● **Fragmento del documento**
——
Es claro que las personas no siempre cambiamos por el hecho de vivir una situación límite. Vivimos una pandemia, no en un retiro espiritual. Es posible que no terminemos el confinamiento con un nimbo de luz en la cabeza o repartiendo amor como un Buda 2020. Sin embargo, existe un potencial de transformación enorme. Hemos visto o sufrido el dolor de los enfermos, del planeta, de los animales, de los débiles. Mucho pasará por el esfuerzo de hacernos cargo de experiencias, por dolorosas que sean, y de tratar de reflexionarlas para convertirlas en los cimientos de mejores realidades. 

Cuando esto pase muchos dirán: “fue terrible. Espero que no se repita”. Y a otra cosa mariposa. Está bien, después de una pandemia viene una afirmación de la vida de formas variadas: el amor, el reencuentro, la lujuria, la promesa, la fiesta, e incluso, el olvido. También nos vengamos de la muerte quitándole atención y planeando el futuro como si no existiera. 

La afirmación de la vida que yo escojo es la risa. Entiendo que necesitamos tomar distancia de esta tragedia para poder reír. Pero al final la vida se impondrá, como siempre lo hace. Seguro celebraré la “nueva normalidad” con lo que más amo de las y de los seres humanos: su risa, mejor si se acompaña de la ironía y el ingenio. La risa desautomatiza, libera del miedo y permite convivir con aquello que nos desborda. Cultivaré la risa que viene desde el interior (todo pasa dentro en estos días) y lo haré porque es capaz de regar el exterior, volviéndolo habitable. Honraré la risa para que el adentro y el afuera vuelvan a vincularse de manera orgánica. Exaltaré la risa como una catarsis redentora y reconciliadora. 

La vida nunca será más vida que en la risa del mañana.
——
● **Material proporcionado**
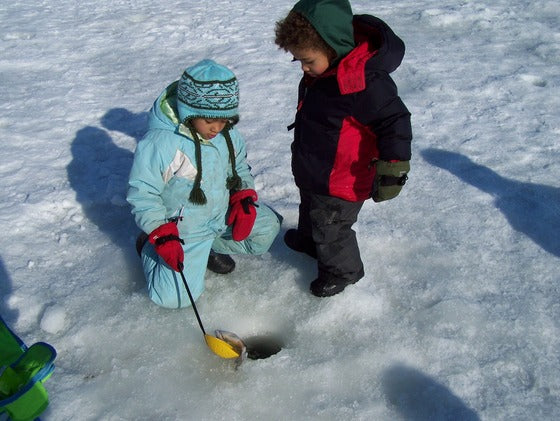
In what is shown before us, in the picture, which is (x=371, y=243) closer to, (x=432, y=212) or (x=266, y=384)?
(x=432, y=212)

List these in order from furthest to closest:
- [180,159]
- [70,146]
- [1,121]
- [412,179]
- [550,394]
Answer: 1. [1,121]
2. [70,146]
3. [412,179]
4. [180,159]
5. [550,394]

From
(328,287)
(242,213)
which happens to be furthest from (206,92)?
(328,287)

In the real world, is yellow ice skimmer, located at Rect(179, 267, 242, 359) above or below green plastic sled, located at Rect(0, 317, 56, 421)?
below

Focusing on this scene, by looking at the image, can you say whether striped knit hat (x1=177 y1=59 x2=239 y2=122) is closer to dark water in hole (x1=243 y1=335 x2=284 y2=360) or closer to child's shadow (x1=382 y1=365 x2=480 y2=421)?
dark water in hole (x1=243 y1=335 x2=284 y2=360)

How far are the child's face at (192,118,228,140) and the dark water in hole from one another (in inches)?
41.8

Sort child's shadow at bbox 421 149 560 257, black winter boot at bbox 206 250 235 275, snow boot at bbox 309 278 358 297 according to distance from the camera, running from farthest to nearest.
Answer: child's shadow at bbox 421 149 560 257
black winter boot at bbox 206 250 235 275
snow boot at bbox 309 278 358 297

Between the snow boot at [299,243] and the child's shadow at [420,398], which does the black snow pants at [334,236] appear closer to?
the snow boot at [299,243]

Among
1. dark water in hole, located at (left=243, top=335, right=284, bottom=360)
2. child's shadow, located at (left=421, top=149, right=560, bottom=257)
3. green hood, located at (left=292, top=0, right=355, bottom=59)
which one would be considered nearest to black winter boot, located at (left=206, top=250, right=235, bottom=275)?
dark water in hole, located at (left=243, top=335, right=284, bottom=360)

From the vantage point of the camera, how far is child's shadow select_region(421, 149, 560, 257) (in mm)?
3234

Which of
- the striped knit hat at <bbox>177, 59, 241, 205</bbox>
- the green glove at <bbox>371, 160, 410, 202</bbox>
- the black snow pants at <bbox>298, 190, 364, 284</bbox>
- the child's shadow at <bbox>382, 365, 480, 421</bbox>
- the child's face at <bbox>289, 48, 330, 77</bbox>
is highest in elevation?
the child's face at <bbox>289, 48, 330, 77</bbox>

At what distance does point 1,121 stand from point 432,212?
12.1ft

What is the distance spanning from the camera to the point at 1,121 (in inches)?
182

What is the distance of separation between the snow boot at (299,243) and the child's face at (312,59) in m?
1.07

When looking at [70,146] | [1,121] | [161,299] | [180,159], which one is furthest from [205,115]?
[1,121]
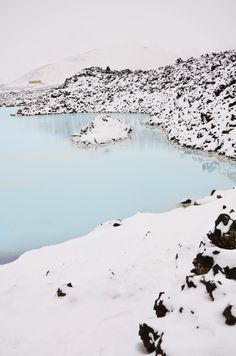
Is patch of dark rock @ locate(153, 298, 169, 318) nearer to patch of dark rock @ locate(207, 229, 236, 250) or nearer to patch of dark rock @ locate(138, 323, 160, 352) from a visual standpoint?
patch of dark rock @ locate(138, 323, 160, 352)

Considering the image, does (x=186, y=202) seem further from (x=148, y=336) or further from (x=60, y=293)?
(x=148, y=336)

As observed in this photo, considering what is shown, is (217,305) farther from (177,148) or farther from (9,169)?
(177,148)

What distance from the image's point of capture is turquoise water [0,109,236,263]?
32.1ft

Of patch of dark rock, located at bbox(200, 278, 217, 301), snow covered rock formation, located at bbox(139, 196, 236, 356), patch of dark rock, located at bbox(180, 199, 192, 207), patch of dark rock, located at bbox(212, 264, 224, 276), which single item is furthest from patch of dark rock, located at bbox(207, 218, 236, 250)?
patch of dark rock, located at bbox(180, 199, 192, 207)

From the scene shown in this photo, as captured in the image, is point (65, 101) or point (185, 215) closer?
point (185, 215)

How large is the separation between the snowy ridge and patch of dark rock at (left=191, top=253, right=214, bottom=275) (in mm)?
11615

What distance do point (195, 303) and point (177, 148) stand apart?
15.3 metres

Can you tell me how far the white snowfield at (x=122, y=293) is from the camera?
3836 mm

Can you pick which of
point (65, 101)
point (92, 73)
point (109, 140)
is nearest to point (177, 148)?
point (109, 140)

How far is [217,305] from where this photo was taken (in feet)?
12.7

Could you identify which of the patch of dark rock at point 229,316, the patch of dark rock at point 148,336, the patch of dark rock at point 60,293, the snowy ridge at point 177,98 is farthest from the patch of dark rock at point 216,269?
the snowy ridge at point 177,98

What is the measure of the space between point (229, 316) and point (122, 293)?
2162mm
——
● **Tarea**
Responde a estas preguntas sobre el texto de la risa tras la pandemia:
1. ¿Qué se dice que vivimos, en lugar de un retiro espiritual?
2. ¿Qué afirmación de la vida escoge quien escribe?
3. ¿De qué es mejor que vaya acompañada la risa?

● **Respuesta**
1. Una pandemia.
2. La risa.
3. De la ironía y el ingenio.